Forum Ewangelizacyjne e-SANCTI.net
Do czego jest Ci potrzebny Bóg? - Wersja do druku

+- Forum Ewangelizacyjne e-SANCTI.net (http://e-sancti.net/forum)
+-- Dział: Religia w Świecie (/forumdisplay.php?fid=4)
+--- Dział: Nasza wiara (/forumdisplay.php?fid=15)
+--- Wątek: Do czego jest Ci potrzebny Bóg? (/showthread.php?tid=1521)

Strony: 1 2 3 4 5 6 7


- Ela - 06-08-2006 00:08

pingu napisał(a):dusza a co to jest ??

Wiesz, tez sie kiedys nad tym zastanawialam.
Podziele sie tutaj swoim spostrzezeniem. Otoz jak patrze na czlowieka zywego to widze go w trzech wymiarach. Widze go, slysze go i czuje jego cieplo. Gdy patrze na czlowieka zmarlego to widze powloke, ubranie, ktore zdjela dusza. Dusza to ja, ty i inni, to nasz glos, nasze cieplo, nasze uczucia...


- M. Ink. * - 06-08-2006 00:24

pingu napisał(a):
M. Ink. * napisał(a):bo w kimże mógłbym się zatopić tak bezgranicznie i w kim mógłbym się zagubić tak bezpiecznie potrzebuję Boga, jako Dawcy, to On daje mi miłość i wszelką łaskę, wszelki dar niezbędny i potrzebny ... któż 'przytuli' tak jak On, gdy matka o mnie już zapomni ... ?

● Przedstawiony wykaz
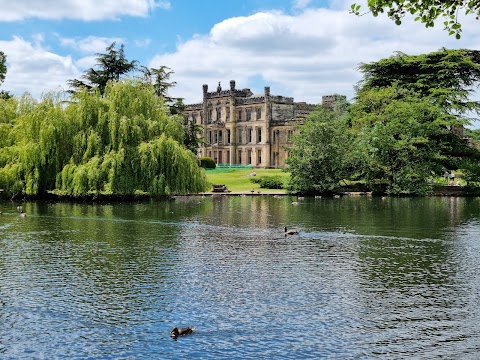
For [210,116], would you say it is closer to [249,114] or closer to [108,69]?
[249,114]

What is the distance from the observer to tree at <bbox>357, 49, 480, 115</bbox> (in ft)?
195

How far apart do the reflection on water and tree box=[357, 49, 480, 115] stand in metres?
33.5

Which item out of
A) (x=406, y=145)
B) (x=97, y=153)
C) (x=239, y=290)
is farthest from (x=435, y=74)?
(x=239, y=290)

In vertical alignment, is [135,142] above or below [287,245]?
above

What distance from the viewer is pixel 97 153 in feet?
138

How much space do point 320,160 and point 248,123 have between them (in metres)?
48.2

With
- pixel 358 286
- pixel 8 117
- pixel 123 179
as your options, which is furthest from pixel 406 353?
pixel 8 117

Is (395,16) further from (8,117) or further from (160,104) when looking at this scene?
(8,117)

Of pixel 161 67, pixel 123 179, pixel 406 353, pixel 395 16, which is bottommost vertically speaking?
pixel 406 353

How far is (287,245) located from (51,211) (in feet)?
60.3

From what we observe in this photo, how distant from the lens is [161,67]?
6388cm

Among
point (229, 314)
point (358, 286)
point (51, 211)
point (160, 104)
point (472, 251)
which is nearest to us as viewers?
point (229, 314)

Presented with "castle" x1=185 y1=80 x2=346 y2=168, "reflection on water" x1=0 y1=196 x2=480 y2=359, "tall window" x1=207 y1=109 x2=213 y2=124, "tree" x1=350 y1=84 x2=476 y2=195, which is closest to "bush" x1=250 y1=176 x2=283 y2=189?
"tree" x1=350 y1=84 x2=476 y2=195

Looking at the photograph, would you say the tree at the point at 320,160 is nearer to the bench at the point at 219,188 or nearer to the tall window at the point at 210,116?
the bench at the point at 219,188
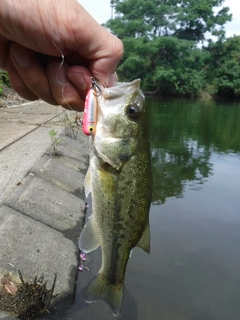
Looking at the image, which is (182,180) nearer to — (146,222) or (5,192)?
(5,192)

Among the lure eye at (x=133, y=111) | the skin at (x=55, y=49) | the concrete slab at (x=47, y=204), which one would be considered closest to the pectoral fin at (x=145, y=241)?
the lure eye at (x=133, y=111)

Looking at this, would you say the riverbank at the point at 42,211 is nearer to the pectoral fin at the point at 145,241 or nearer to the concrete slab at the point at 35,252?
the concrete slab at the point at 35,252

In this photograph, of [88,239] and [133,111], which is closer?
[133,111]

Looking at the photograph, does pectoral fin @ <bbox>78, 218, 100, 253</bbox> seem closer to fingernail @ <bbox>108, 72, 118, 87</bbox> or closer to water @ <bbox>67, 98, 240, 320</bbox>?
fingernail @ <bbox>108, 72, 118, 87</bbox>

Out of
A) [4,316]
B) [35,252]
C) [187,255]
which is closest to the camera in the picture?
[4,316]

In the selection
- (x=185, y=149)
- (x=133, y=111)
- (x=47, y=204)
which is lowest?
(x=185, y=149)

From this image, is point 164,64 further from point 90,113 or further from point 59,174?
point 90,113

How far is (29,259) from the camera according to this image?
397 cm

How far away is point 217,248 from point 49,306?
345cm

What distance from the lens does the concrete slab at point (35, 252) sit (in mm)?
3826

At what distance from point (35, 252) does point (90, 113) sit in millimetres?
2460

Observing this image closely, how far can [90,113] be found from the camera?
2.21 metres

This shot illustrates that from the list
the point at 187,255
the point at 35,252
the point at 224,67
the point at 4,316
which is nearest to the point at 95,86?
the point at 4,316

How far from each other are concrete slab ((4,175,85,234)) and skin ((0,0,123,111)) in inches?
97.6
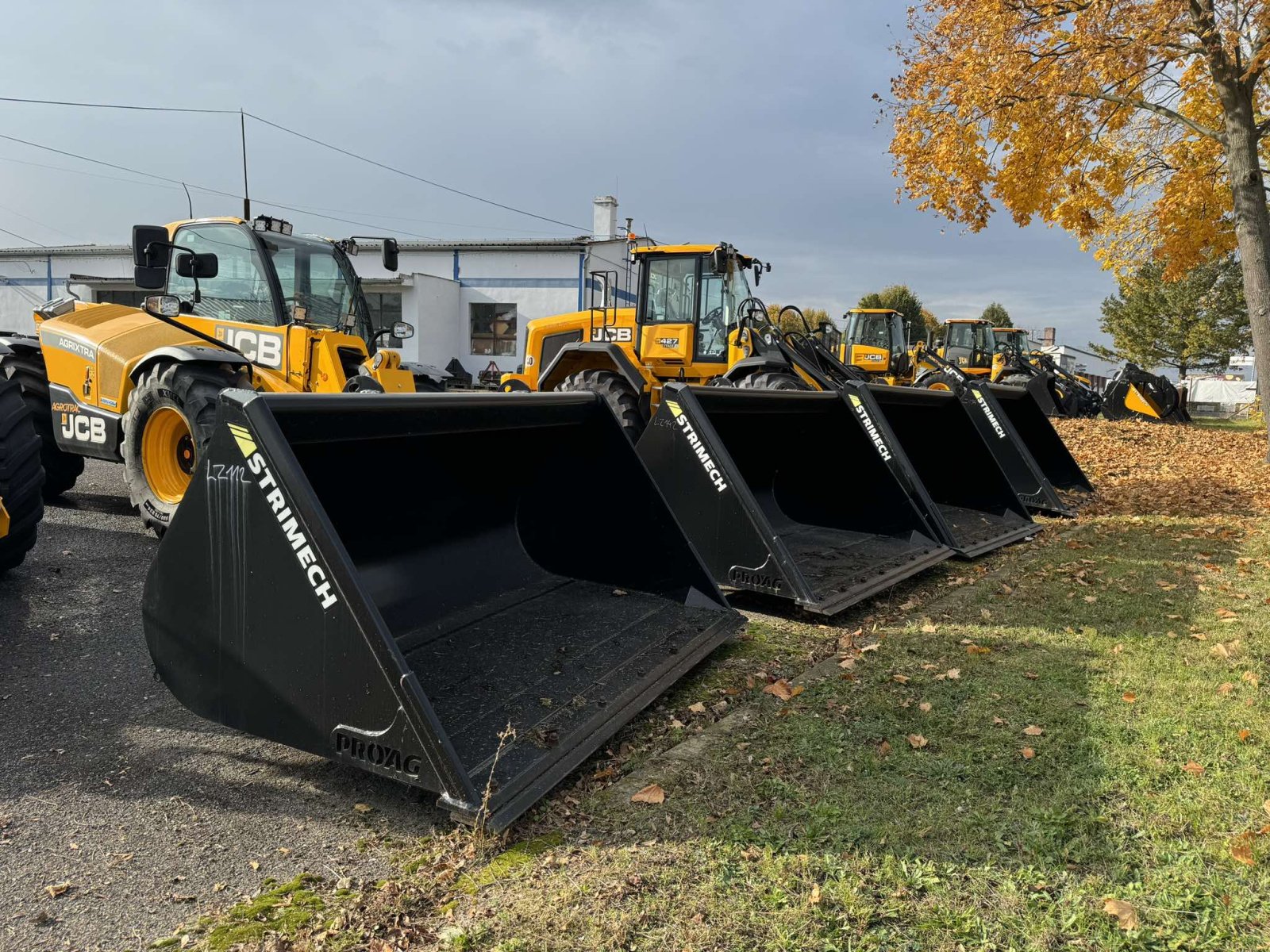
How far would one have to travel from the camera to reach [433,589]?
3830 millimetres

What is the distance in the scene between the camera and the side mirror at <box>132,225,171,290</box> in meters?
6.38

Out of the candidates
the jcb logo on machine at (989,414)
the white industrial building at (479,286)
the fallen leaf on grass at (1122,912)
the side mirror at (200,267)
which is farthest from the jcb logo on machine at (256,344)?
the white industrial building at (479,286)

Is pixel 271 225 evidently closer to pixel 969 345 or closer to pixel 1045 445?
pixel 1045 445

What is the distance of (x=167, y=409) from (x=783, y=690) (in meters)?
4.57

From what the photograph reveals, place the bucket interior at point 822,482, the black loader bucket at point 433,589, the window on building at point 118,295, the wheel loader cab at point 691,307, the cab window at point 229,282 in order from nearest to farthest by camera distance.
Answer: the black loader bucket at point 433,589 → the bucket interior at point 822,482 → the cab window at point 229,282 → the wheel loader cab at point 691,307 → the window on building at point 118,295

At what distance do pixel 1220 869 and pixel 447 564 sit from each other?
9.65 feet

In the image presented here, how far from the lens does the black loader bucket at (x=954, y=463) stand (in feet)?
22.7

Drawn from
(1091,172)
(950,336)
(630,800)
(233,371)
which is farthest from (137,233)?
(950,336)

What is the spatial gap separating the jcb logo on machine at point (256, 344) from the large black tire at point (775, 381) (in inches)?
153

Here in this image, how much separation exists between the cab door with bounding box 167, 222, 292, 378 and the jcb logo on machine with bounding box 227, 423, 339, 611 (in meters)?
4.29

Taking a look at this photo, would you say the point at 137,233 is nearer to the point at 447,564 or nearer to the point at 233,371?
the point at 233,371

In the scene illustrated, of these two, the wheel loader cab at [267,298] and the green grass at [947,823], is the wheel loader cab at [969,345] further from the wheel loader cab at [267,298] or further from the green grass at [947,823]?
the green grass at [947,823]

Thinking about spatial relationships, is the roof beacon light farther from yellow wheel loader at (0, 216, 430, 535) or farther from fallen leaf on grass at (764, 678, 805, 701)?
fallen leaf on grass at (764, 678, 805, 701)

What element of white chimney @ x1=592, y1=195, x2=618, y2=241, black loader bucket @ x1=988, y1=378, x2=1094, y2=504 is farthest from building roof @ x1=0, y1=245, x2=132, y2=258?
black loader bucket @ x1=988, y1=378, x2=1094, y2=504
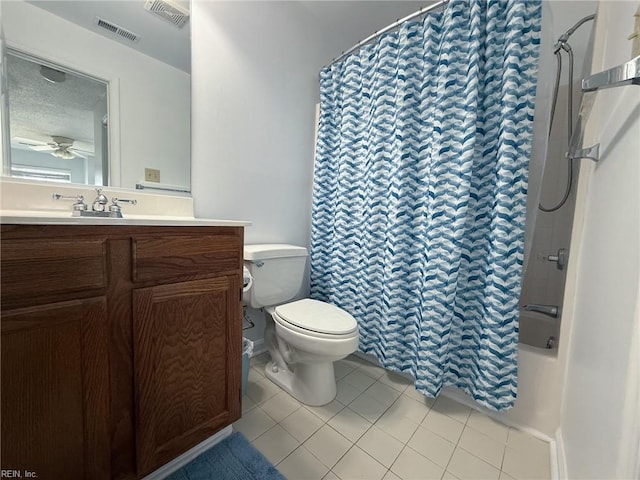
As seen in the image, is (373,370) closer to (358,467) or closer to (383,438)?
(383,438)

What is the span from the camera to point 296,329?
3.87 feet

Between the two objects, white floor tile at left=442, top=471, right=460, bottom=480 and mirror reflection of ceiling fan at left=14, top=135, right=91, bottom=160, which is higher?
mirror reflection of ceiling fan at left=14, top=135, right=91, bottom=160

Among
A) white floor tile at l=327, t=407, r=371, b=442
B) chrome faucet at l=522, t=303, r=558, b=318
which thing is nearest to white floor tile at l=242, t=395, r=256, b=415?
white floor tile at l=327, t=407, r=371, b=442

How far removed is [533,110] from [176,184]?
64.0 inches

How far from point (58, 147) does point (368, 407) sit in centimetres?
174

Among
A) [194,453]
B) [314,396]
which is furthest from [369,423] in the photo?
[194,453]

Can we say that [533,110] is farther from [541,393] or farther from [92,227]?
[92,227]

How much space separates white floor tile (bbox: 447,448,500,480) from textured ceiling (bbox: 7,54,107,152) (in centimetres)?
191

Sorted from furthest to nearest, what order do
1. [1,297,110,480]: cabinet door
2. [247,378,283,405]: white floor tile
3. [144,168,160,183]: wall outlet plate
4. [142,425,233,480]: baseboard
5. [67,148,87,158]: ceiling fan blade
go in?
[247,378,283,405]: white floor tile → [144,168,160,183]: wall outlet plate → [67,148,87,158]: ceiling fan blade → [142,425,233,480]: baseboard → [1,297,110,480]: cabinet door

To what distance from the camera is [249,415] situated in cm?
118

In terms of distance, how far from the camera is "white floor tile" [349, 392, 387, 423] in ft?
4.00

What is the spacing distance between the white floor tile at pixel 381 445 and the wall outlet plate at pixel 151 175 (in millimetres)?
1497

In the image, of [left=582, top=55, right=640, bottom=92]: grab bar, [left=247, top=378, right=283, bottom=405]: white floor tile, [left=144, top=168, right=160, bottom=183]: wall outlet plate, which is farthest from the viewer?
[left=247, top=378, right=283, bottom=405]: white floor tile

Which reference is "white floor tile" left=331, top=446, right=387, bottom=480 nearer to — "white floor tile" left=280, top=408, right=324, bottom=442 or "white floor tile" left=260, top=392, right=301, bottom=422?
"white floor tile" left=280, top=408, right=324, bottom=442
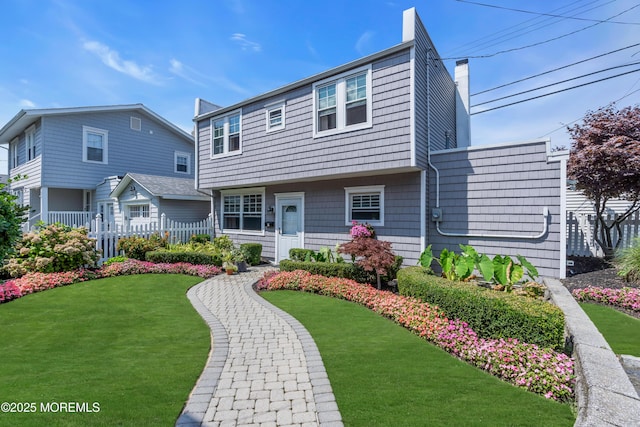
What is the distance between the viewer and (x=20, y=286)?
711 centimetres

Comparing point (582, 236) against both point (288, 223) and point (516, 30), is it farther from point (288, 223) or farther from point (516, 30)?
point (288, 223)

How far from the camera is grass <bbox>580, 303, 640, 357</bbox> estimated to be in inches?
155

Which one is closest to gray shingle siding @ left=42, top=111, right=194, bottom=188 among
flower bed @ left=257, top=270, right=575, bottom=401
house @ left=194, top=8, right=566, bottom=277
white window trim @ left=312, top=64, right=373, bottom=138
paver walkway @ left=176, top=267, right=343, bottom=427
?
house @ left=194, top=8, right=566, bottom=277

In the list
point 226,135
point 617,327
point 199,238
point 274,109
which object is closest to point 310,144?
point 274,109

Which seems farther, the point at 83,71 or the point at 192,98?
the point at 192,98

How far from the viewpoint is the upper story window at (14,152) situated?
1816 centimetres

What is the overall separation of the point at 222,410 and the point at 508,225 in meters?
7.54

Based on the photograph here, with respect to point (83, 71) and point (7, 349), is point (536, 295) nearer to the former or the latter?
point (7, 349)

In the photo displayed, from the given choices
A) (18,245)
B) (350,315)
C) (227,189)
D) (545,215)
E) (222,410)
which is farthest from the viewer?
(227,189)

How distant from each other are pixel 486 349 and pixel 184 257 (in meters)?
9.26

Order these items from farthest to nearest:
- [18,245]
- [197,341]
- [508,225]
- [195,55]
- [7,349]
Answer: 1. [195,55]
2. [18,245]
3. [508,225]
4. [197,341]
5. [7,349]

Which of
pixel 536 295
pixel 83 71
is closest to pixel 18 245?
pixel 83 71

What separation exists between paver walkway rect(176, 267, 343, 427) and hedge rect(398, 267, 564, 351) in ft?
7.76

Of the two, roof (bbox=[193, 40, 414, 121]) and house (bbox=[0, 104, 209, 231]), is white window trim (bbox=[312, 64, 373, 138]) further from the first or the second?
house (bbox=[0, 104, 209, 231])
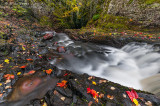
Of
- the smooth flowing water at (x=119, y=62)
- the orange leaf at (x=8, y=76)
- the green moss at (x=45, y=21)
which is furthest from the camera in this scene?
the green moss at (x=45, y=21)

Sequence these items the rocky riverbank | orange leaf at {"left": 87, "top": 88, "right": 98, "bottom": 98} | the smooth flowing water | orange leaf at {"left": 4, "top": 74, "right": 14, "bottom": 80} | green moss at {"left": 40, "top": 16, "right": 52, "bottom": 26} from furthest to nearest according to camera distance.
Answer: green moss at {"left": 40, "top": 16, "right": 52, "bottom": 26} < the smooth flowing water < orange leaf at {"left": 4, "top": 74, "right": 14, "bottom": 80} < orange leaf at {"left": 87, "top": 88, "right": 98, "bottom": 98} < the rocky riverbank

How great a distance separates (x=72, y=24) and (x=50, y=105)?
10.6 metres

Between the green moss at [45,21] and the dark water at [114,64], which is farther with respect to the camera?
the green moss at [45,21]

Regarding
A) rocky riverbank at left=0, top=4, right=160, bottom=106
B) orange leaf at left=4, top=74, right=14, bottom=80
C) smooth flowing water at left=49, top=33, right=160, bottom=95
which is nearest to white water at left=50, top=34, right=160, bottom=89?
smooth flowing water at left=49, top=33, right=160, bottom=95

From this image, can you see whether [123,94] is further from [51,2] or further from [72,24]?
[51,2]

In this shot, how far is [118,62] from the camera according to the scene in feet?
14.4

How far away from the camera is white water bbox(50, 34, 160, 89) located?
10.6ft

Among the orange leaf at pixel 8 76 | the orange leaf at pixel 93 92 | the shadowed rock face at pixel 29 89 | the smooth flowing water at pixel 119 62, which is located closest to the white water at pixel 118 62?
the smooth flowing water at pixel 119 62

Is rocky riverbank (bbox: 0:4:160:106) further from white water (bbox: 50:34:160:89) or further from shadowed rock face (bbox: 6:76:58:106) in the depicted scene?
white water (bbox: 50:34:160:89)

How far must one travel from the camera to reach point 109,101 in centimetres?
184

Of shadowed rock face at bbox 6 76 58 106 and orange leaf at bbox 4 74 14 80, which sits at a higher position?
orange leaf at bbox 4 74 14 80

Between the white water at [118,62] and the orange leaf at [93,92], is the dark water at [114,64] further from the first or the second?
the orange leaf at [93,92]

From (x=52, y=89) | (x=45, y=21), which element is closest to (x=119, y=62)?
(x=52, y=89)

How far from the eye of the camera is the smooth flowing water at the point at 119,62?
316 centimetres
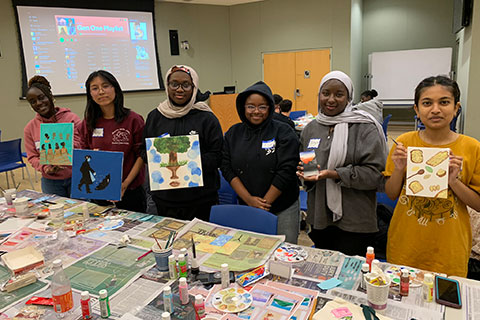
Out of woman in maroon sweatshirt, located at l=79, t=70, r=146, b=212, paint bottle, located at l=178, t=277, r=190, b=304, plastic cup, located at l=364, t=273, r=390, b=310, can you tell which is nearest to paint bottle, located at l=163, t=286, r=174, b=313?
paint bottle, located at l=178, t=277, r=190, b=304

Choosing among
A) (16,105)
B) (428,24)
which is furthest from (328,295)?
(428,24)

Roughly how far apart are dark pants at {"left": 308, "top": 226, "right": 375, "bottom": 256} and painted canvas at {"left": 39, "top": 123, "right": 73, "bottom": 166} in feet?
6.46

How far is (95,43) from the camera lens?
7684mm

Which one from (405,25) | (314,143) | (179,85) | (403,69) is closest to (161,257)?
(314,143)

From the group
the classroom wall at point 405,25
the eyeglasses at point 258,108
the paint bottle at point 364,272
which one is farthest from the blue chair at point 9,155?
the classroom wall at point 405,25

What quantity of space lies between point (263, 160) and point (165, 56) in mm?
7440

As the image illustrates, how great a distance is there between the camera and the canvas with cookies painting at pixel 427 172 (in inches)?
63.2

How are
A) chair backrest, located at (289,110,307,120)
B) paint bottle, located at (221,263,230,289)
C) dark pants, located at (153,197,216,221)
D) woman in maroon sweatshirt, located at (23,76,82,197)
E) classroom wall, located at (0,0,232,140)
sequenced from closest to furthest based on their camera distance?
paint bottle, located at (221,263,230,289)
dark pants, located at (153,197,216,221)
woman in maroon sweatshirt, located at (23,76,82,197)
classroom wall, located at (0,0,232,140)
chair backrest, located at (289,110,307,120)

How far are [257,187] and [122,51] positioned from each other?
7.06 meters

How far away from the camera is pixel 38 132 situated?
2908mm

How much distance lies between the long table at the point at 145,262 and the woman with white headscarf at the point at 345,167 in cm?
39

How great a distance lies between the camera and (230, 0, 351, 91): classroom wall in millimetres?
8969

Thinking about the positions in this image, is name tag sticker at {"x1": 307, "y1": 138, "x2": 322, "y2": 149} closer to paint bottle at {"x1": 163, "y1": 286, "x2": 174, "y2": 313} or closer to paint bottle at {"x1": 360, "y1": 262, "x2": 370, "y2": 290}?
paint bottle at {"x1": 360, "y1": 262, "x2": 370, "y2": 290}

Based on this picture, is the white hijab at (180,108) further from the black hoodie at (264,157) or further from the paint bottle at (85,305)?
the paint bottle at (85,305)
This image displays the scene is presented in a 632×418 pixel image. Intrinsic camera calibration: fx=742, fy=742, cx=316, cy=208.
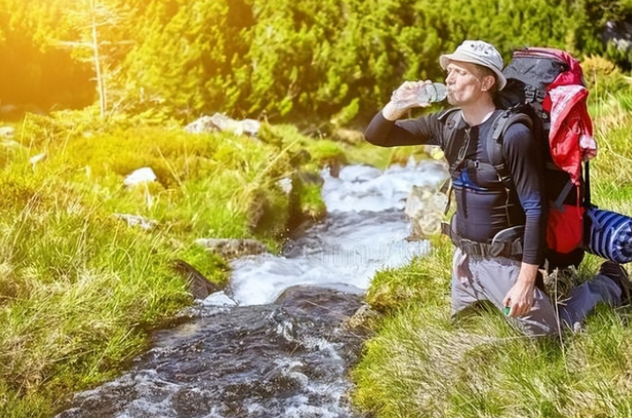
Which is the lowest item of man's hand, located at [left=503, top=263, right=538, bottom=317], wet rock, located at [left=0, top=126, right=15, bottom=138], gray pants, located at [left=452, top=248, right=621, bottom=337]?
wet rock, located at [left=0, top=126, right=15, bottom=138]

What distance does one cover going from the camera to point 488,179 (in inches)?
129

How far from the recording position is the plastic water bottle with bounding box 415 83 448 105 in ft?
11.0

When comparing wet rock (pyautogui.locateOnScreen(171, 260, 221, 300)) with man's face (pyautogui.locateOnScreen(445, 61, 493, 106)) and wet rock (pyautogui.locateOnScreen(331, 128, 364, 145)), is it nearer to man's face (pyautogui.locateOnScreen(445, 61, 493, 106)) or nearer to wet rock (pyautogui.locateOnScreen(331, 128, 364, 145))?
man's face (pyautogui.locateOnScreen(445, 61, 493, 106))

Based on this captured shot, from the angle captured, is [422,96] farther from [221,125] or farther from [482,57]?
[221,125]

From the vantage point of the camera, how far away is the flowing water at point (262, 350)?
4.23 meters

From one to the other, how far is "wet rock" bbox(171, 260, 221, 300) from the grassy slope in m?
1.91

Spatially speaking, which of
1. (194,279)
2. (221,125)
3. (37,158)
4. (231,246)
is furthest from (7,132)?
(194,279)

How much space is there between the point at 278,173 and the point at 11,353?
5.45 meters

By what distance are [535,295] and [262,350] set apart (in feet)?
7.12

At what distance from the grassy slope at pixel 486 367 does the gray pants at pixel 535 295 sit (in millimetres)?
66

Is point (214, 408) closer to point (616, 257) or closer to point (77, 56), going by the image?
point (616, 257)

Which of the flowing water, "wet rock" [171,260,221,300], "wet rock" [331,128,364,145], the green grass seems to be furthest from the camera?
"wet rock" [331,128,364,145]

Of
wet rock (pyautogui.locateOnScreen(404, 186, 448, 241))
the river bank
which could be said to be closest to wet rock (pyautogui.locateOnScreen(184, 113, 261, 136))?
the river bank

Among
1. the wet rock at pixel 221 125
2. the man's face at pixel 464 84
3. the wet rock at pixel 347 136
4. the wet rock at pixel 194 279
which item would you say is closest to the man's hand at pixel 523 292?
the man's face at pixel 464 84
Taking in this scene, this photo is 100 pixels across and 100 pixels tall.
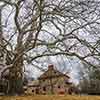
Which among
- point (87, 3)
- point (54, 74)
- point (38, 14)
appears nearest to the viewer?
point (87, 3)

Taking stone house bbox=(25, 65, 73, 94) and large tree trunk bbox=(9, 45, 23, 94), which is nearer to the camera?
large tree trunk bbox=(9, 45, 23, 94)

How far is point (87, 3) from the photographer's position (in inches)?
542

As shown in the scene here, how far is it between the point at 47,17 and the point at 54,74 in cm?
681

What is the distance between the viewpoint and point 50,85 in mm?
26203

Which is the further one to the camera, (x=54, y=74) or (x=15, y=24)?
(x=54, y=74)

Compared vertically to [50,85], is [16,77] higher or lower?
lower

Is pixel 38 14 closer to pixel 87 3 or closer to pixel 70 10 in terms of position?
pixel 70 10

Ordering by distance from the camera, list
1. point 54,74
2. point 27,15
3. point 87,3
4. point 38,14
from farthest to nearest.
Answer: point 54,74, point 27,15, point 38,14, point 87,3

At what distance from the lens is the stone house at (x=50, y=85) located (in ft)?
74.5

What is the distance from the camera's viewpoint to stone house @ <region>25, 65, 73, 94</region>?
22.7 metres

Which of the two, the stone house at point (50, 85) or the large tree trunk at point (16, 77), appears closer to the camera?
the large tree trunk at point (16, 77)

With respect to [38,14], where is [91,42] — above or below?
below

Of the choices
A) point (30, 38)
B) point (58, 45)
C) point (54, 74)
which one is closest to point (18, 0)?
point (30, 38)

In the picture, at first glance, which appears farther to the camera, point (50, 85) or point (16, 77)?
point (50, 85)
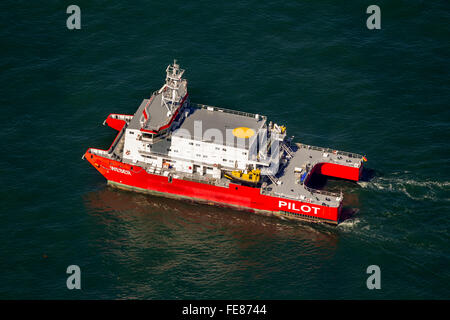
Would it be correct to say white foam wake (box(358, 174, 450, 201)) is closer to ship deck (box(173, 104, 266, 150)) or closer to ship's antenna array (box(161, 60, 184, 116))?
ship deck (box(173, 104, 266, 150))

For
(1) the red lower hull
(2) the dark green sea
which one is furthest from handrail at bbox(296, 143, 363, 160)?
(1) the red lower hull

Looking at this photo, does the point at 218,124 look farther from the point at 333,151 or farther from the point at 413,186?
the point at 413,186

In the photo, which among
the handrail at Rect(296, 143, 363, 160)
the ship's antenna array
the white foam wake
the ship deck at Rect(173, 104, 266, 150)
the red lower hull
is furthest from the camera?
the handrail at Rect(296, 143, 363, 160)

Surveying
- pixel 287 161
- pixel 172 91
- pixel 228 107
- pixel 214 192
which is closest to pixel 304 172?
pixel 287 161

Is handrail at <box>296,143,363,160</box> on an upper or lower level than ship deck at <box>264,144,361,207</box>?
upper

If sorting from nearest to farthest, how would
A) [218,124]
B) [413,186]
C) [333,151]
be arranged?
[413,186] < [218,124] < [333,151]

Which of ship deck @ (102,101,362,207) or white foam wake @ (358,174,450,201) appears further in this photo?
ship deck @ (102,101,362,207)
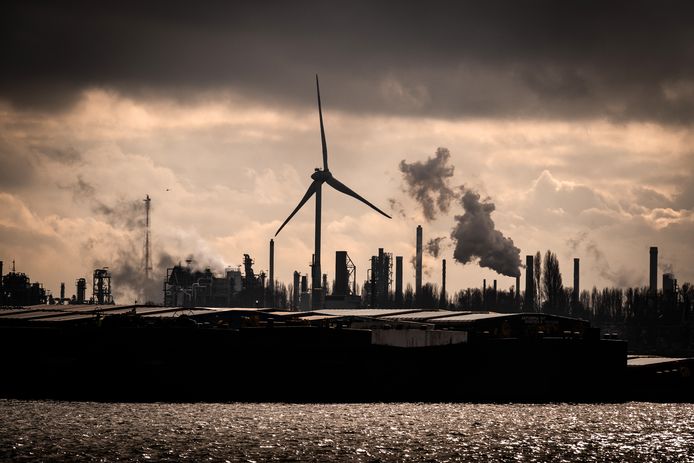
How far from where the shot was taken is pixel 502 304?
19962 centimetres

● Polecenie
Podaj dalszy ciąg wątku forum o tym, do czego człowiekowi potrzebny jest Bóg, zaczynając od miejsca tuż po jego ostatnim zdaniu.

● Odpowiedź
W sobie samym,
naj lepiej jak czlowiek polaga na sobie a nie na wyimaginowanej postaci majacej poprawic samopoczucie. Lepiej jak czlowiek spozytkuje czas na konstruktywne dzialania zamiast modlic sie (prowadzic monolog) z mysla nieistniejaca i niemajaca racji bytu

widzę, że się 'do mnie' odezwałeś; to miło z Twojej strony, zatem niegrzecznie byłoby nie odpowiedzieć;


pingu napisał(a):W sobie samym

człowiek - jak mówi personalizm - jest 'bytem dla'; Twoja odpowiedź, natomiast, sugeruje egocentryzm - dla mnie jest to kalectwo, więc: NIE, dziękuję; nie chcę być duchowym kaleką zmkniętym na drugą osobę


pingu napisał(a):naj lepiej jak czlowiek polaga na sobie

dlaczego pingu uważasz, że tak jest właśnie 'naj lepiej'?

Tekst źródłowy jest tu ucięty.